— PAGE TEXT —
Many people love this time of year. They happily answer questions about their holiday plans. They start with Halloween and keep the party going until New Year’s Day. Every season of the year brings out themed decorations, but nothing compares to Christmas. I know people who put up at least four Christmas trees in their houses – full sized trees! The outside of the house sparkles with lights and lawn ornaments. They love to bake, throw parties, and make the most of the time they can spend with family and friends.
For many people, this time of year is stressful, which can bring on anxiety and depression. Asking them about the holidays brings up difficult emotions. There can be a lot of pressure to visit family that requires traveling. Some people experience loneliness during the holidays; possibly because they are alone or they don’t have family nearby. Others long for the experience of memories from years past. Then there is gift buying – what to buy and trying to spend within your means. Health problems, aging, and a myriad of issues can make this time of year feel more like a hardship than a cause for happiness.
My Holiday Experience
Growing up, most of my extended family lived close by. We had the luxury of spending holidays together. That is no longer the case. A generation has passed. We are scattered across many different states. And as I have mentioned in a past post, my family of origin is fractured beyond repair.
For Thanksgiving, one of my cousins hosts a huge dinner party for forty people that requires renting a tent, heaters, tables, chairs, food warmers and table wares. On Thanksgiving eve, she invites extended family for tortellini dinner. Thanksgiving day includes friends. She starts planning this at the beginning of September. I appreciate such a huge undertaking. She is our tradition maker. We drive over five hours to participate. Our Christmas is very different.
My husband and I usually spend Christmas day alone. We go to a movie and have a quiet dinner. Some time after New Year’s day, our son, daughter-in-law, and this year our new baby granddaughter will fly to Virginia. We live near our daughter, son-in-law, and two grandsons. They go visit her in-laws for Christmas. And that is okay. It isn’t the day that matters. We wait until all of us can gather together to celebrate. It is gathering together with our children and grandchildren that we love. We are grateful that our son’s family is able to fly here to make this happen, no matter what day that is.
How to Relieve Holiday Stress
Whatever your holidays look like, if they cause you stress, anxiety, loneliness, or depression, there are things you can do that might help.
Part of relieving holiday stress is being willing to let go of expectations; your own and those that might be placed on you by other people. Sometimes you have to do what is best for you. Not every year will be like the last one or like those from years ago. Not everything needs to be perfect. Only take on what you can handle. To avoid becoming overwhelmed and resentful, learn to say no or no thank you. “No” is a complete sentence. Your health and well-being are gifts you can give yourself.
If you are spending holiday time with family, this is the time to set aside any disagreements or problems you might have. For the sake of everyone, find a way to let go of animosity, anger or hurt feelings for one day. I have spent more than one holiday where there was table pounding, yelling, crying and threats made. It is better not to go at all than subject everyone to that kind of behavior. We can’t control how other people behave, but we can choose how we conduct ourselves and how we will respond to other people.
Following my cousin’s example, plan ahead. Don’t wait until the last minute to make decisions about the holidays. If you are planning to travel or hosting a party, planning ahead can save you from unnecessary anxiety that rushing to take care of last minute details can cause. Buy airline tickets, make meal plans, and arrange where you or your guests will be staying well in advance. We do not have a lot of extra space. Guests know that when they come to my house, they will be sleeping on the sofa or an air mattress. Knowing that ahead of time gives them the option to make hotel reservations if that makes them more comfortable. Only my mother gets my bed.

— TASK SET —
a) Return the part of the holiday stress post from "My husband and" up to and including "day that is.", word for word.
b) Answer these questions from the holiday stress post:
(i) How many people is the cousin's Thanksgiving dinner party for?
(ii) What do the writer and the writer's husband usually do on Christmas day?
(iii) Who is the only guest who gets the writer's bed?

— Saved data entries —

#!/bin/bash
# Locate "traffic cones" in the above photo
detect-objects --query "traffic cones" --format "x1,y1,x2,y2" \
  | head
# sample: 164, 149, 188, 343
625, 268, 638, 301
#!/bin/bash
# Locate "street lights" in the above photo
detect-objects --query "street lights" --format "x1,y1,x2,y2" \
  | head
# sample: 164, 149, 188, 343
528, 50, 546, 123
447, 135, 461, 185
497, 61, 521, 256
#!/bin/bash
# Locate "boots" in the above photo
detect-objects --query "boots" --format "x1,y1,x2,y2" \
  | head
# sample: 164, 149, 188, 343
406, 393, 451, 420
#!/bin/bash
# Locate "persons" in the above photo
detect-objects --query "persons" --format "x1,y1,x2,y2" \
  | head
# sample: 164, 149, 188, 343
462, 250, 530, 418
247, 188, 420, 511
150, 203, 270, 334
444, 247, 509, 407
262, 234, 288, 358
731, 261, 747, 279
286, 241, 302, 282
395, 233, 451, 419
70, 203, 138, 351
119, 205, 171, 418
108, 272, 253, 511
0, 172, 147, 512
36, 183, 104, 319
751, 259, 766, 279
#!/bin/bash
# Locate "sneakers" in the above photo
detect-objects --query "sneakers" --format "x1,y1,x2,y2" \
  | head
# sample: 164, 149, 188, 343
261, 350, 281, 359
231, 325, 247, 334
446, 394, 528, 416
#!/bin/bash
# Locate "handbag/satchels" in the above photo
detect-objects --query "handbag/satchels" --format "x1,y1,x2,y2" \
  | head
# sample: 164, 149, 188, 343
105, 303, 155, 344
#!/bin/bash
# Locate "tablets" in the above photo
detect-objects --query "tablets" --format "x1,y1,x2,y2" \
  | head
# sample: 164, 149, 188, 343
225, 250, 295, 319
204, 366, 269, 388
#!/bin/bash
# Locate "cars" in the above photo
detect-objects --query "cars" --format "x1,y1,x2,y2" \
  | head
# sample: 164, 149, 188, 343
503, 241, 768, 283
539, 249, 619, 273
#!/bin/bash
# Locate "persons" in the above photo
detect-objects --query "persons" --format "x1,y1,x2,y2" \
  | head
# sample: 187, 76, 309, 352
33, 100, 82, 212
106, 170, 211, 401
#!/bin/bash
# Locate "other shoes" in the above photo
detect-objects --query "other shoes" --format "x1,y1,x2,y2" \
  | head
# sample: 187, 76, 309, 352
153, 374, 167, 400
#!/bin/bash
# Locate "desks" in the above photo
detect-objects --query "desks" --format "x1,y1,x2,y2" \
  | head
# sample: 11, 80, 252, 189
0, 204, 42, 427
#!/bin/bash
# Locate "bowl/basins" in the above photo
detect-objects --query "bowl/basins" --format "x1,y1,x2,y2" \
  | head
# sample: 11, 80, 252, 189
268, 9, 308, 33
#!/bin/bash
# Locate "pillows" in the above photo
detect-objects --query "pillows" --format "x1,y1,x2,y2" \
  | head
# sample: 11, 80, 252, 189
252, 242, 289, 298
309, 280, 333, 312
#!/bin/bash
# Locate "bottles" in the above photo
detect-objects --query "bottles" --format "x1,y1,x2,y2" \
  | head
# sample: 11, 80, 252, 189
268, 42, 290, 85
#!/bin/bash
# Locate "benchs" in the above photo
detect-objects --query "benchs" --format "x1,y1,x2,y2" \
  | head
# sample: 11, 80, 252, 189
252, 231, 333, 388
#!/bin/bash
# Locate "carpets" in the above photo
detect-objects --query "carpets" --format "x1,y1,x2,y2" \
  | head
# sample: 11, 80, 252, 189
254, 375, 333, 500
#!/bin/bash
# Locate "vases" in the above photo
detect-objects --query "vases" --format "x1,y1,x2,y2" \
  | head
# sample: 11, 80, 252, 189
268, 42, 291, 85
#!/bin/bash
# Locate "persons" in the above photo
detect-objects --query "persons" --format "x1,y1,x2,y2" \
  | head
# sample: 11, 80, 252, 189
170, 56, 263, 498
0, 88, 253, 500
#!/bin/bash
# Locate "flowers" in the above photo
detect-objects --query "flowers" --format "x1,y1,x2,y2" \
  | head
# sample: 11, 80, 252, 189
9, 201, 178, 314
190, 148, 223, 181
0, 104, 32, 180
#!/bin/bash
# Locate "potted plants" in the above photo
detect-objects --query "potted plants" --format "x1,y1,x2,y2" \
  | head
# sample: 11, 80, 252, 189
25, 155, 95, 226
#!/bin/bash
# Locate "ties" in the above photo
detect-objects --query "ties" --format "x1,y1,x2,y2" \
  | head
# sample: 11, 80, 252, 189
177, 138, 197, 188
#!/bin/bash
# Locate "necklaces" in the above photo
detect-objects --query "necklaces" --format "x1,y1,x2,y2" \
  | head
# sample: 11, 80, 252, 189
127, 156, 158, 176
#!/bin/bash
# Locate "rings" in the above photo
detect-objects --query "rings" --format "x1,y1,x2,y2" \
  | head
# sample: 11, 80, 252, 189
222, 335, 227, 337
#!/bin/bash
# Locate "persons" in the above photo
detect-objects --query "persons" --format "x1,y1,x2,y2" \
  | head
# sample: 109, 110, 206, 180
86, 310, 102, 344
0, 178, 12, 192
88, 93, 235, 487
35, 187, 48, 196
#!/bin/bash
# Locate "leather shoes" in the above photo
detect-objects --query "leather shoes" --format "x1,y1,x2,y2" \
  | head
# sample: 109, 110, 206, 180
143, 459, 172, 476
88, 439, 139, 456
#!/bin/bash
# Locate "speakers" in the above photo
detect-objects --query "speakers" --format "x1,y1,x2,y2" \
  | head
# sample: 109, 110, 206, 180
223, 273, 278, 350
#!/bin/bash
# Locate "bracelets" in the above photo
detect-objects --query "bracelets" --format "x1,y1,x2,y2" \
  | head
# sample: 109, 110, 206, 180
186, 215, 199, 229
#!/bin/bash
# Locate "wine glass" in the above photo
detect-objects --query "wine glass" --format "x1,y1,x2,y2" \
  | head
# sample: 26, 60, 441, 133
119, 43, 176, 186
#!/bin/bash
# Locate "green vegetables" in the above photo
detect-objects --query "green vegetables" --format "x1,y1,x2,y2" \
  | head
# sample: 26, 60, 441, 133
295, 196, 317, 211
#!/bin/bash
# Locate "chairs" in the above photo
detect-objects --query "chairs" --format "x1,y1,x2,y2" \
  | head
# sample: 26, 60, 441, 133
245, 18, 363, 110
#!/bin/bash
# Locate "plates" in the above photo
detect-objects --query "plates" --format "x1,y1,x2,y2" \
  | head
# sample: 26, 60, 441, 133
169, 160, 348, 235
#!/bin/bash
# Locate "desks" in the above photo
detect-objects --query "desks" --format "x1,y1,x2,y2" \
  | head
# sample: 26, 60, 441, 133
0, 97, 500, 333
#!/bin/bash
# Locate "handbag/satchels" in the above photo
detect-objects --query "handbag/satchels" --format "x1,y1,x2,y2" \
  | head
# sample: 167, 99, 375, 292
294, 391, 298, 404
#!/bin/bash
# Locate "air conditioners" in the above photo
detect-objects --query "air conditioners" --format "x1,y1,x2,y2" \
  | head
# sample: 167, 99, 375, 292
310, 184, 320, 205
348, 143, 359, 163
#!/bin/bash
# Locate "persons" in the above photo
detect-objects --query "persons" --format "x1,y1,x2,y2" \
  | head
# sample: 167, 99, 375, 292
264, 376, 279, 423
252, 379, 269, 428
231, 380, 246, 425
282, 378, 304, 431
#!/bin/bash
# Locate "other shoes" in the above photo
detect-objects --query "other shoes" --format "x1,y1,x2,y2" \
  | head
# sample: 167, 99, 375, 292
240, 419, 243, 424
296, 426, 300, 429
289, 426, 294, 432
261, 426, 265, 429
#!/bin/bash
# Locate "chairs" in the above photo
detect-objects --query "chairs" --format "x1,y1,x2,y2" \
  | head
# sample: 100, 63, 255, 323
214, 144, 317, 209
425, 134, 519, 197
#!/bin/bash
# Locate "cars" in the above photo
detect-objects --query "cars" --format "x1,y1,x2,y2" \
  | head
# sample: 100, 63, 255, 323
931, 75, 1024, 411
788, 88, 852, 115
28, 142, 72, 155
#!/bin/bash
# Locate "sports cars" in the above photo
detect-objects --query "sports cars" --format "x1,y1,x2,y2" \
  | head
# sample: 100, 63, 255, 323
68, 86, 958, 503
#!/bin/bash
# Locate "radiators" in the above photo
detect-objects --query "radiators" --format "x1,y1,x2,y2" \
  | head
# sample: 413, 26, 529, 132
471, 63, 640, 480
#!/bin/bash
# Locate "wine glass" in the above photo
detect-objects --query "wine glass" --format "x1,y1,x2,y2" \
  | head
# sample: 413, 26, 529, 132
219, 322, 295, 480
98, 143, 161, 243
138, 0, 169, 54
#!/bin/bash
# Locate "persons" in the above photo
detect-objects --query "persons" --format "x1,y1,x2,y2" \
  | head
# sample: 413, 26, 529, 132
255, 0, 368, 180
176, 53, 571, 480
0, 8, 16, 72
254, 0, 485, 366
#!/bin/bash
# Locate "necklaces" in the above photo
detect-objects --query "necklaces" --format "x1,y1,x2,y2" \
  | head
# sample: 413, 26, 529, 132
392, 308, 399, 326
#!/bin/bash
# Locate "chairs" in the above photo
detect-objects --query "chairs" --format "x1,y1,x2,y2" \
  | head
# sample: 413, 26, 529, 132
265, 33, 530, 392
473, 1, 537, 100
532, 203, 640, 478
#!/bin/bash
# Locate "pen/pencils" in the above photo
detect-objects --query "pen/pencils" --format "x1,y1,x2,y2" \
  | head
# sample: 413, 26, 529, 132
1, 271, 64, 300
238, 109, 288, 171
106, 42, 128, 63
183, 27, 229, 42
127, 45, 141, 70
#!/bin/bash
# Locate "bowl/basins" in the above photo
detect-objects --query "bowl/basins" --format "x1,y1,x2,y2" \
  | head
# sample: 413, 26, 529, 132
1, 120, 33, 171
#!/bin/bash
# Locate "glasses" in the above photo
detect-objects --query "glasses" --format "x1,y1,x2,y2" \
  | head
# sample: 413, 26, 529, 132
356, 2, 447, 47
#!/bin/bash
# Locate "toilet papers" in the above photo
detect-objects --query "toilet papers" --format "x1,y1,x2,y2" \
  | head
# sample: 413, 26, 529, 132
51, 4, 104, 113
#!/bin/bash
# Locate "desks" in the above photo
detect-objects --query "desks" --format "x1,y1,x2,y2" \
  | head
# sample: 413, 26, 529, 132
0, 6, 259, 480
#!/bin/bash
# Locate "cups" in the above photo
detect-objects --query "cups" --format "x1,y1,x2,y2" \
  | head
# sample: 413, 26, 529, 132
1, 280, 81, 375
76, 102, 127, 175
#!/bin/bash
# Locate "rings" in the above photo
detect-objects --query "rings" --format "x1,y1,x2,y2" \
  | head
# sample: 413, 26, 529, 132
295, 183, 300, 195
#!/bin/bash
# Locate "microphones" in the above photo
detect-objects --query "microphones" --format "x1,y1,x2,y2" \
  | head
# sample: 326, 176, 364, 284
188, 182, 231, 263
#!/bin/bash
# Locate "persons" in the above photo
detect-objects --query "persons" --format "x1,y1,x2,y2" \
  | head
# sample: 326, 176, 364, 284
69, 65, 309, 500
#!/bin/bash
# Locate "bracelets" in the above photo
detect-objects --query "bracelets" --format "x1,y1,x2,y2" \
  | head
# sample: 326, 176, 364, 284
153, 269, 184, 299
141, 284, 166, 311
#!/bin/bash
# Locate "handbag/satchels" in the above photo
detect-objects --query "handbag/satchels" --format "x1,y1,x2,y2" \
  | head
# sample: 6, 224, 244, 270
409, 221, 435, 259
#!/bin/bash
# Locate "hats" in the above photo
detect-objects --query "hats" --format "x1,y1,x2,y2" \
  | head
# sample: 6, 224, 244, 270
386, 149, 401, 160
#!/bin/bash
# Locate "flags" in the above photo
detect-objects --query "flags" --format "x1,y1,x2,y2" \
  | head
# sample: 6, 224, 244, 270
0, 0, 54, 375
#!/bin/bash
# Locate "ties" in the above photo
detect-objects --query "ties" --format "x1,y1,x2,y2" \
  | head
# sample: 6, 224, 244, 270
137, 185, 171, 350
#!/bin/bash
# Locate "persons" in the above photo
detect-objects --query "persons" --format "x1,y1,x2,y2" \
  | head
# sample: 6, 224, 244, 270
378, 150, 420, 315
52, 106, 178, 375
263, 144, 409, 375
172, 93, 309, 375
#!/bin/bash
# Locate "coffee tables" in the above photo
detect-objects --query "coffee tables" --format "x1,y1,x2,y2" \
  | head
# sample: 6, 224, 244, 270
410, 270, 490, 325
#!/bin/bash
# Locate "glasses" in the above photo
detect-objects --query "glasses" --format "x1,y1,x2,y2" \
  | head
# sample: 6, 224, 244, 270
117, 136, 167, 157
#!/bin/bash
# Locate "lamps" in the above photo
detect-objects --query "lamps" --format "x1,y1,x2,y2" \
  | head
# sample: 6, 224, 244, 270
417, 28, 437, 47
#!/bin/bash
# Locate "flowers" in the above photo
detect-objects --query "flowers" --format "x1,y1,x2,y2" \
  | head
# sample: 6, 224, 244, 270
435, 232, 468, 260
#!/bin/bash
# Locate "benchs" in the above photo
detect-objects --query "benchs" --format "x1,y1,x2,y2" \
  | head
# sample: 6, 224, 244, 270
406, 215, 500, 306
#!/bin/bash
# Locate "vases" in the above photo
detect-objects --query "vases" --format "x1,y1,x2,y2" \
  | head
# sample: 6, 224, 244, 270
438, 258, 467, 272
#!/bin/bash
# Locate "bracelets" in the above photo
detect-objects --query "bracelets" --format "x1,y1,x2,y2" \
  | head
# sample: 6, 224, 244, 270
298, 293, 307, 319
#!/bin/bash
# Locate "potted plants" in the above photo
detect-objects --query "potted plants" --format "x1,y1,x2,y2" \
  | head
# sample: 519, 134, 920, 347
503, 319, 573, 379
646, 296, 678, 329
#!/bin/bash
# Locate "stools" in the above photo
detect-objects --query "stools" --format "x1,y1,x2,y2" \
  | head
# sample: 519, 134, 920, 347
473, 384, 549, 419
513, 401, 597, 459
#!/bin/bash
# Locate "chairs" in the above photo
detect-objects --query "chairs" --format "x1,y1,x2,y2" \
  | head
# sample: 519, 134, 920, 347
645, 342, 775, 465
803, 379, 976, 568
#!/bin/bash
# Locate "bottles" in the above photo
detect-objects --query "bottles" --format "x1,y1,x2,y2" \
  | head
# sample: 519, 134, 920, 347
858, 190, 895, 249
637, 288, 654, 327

— TASK-BY-TASK OUTPUTS —
a)
My husband and I usually spend Christmas day alone. We go to a movie and have a quiet dinner. Some time after New Year’s day, our son, daughter-in-law, and this year our new baby granddaughter will fly to Virginia. We live near our daughter, son-in-law, and two grandsons. They go visit her in-laws for Christmas. And that is okay. It isn’t the day that matters. We wait until all of us can gather together to celebrate. It is gathering together with our children and grandchildren that we love. We are grateful that our son’s family is able to fly here to make this happen, no matter what day that is.

b)
(i) Forty people.
(ii) They go to a movie and have a quiet dinner.
(iii) The writer's mother.